# START OF SELECTED PASSAGE

Tuesday, August 14. 2007

Gcc inline assembler howto summary

I found the Howto on the gcc inline assembler difficult to understand, so I wrote up the major parts here and created some kind of summary.

Basic asm in C/C++ program

Inlining asm allows you to insert machine instruction ("assembler code") in your C or C++ code that you compile with gcc. In the basic syntax version you do this with

asm("<asm instruction>");

Here, <asm instruction> are the assembler instructions the gnu assembler as understands. Separate multiple instructions by \n\t or ;. If your program uses asm as a name (eg. for a function), use __asm__ instead of asm.

gcc will just insert <asm instruction> at the position you placed them in the C/C++ code [1]. gcc won't be aware of any side effects <asm instruction> might have. For example, if you overwrite a register that gcc is using for some variable, you either intended this side effect, or you restore the original value in that register within <asm instruction>, or you use the extended syntax version to inform gcc of the clobbered registers.

Besides telling gcc which registers where clobbered by your <asm instruction>, the extended syntax version also allows you to refer to variables in your C/C++ program from within your assembler code [2]. The extended syntax is described below.

Assembler syntax

as uses AT&T syntax for its assembler instructions, which differ from the Intel syntax you may have seen. The major differences are the following:

  • Source-destination ordering.
    In AT&T syntax, the first operands are the source, the last operand is the destination (while in Intel syntax it is the other way round). To move the value from the register 'eax' to 'ebx', you write asm("movl %eax, %ebx")

# END OF SELECTED PASSAGE

- EXERCISES
1/ Please extract the passage of the gcc inline assembler summary from "Tuesday, August 14." up to and including "kind of summary.".
2/ Write the next part of the gcc inline assembler summary, starting right after its final line.
The items after this point are not needed.

# START OF STORED RECORDS

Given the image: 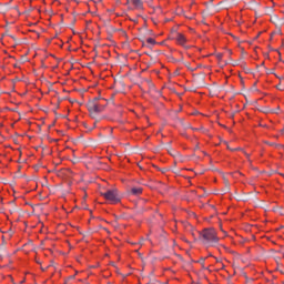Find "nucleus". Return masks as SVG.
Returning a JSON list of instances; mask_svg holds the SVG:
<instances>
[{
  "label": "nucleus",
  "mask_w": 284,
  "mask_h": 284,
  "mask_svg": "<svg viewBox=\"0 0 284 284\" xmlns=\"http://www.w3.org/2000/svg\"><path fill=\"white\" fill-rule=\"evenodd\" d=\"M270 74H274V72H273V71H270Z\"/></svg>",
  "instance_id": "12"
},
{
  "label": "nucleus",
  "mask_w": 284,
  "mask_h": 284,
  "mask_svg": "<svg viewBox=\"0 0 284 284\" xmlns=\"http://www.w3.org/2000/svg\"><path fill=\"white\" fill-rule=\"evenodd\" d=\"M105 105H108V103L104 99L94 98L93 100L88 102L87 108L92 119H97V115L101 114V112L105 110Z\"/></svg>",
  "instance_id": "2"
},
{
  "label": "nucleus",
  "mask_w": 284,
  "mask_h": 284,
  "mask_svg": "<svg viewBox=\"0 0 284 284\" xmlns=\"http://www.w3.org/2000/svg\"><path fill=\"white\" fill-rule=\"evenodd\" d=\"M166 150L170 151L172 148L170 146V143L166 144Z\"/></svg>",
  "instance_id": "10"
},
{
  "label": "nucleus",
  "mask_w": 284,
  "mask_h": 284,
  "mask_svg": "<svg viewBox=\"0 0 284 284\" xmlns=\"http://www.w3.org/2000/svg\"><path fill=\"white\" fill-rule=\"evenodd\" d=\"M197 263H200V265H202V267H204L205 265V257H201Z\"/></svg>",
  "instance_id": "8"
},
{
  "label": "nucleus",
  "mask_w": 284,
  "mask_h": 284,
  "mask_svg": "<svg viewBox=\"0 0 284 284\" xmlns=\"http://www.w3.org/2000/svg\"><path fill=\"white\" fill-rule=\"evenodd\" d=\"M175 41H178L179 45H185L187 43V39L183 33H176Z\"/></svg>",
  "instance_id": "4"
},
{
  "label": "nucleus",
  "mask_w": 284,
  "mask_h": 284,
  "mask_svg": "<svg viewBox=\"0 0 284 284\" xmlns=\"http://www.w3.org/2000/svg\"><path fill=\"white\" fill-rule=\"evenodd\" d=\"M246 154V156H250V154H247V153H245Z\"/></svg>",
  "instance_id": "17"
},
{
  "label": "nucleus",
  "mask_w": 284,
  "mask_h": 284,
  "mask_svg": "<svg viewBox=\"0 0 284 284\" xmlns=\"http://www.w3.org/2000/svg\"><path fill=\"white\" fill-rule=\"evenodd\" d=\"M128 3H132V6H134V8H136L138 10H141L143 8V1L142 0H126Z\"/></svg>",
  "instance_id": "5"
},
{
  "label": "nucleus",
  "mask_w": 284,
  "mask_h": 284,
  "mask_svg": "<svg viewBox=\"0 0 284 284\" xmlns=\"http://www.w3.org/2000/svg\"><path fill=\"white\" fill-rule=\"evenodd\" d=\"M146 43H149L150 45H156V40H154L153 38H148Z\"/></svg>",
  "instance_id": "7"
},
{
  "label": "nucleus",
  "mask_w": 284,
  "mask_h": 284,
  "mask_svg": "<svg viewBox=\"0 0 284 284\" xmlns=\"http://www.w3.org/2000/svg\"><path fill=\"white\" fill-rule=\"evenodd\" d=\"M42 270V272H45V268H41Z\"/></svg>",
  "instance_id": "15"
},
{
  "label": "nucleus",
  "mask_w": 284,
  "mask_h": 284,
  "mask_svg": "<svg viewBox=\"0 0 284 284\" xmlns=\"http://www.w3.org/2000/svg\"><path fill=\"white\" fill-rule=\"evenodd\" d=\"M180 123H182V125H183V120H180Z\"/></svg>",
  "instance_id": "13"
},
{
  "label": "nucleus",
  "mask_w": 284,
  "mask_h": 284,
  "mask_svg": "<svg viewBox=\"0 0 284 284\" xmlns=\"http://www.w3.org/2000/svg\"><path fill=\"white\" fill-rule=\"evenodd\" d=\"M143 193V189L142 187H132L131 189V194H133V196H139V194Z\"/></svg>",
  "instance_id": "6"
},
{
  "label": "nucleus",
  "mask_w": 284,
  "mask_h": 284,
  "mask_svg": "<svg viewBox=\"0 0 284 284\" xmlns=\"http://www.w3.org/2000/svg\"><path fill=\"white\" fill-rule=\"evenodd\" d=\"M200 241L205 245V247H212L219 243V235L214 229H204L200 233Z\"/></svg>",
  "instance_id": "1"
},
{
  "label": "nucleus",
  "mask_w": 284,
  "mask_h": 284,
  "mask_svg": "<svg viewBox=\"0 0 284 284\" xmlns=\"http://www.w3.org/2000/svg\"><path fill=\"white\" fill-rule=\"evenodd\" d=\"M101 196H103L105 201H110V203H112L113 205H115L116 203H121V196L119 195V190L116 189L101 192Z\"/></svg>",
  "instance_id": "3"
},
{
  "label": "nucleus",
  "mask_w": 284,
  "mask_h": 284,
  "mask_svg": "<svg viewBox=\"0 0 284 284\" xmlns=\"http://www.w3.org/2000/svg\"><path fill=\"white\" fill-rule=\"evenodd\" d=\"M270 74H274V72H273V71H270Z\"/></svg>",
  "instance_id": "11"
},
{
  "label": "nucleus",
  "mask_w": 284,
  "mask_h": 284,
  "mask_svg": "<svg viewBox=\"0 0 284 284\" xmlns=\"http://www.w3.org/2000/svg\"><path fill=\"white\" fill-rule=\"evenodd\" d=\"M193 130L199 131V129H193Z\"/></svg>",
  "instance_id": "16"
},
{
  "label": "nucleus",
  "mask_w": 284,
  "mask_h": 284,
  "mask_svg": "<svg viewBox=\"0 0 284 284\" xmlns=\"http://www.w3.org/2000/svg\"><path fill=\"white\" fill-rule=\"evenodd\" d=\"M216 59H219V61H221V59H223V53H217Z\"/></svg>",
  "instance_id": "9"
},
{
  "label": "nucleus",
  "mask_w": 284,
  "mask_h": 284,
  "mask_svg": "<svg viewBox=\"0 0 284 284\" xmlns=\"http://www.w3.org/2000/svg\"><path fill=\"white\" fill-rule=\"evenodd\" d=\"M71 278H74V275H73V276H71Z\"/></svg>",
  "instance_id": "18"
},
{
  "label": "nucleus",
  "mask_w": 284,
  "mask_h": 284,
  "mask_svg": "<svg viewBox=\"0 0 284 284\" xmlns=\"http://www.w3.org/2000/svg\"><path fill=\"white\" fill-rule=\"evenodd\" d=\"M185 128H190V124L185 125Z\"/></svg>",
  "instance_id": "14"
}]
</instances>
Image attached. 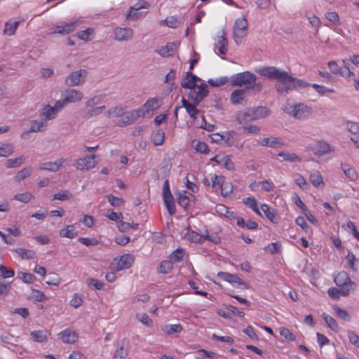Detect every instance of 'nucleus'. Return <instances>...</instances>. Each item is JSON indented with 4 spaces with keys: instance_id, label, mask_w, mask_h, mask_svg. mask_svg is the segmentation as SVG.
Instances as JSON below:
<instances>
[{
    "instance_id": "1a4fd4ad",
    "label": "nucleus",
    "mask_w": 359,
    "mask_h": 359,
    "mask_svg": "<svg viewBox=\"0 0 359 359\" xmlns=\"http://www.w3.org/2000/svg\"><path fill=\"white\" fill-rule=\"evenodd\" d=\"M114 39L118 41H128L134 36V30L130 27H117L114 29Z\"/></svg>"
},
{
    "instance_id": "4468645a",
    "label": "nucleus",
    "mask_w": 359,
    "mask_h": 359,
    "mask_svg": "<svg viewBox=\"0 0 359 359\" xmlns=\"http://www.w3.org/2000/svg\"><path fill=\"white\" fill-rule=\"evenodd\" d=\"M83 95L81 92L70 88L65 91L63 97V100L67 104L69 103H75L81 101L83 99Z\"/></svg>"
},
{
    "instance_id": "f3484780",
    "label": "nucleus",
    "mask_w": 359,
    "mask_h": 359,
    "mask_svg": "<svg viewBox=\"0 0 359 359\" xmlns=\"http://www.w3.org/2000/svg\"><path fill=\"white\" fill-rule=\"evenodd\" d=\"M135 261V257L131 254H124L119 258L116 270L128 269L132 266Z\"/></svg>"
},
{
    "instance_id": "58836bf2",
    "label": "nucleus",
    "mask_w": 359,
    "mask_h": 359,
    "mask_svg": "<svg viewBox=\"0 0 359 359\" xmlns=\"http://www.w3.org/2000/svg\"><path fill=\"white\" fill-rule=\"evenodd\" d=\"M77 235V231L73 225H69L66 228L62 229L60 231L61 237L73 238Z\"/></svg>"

# END OF STORED RECORDS

- ANSWERS PROVIDED
1/
Tuesday, August 14. 2007

Gcc inline assembler howto summary

I found the Howto on the gcc inline assembler difficult to understand, so I wrote up the major parts here and created some kind of summary.

2/
  • Register naming.
    In AT&T syntax, register names are prefixed with %. So if you mean the register eax, you write %eax. (Intel syntax does not use a prefix.)

  • Immediate Operand.
    In AT&T syntax, immediate operands ("constants") are preceded by $, for hexadecimal constants $ is followed by 0x. So the number 13 is $13 in decimal notation and $0xD in hexadecimal notation. (Intel syntax does not use the $ prefix and uses an h suffix for numbers in hexadecimal notation.)

  • Operand size.
    In AT&T syntax, the operand size is noted as a suffix to the op-code. The suffixes are b, w, and l for byte (8-bit), word (16-bit) and long (32-bit) memory references. (Intel syntax uses the prefixes byte ptr, word ptr, and dword ptr to the operand.)

  • Memory operands.
    In AT&T syntax, the base register (the register whose value is used as a pointer) is enclosed in parenthesis ( and ), the offset is written in front of the base register and the scale is given within the paranthesis. See the examples below for clarification.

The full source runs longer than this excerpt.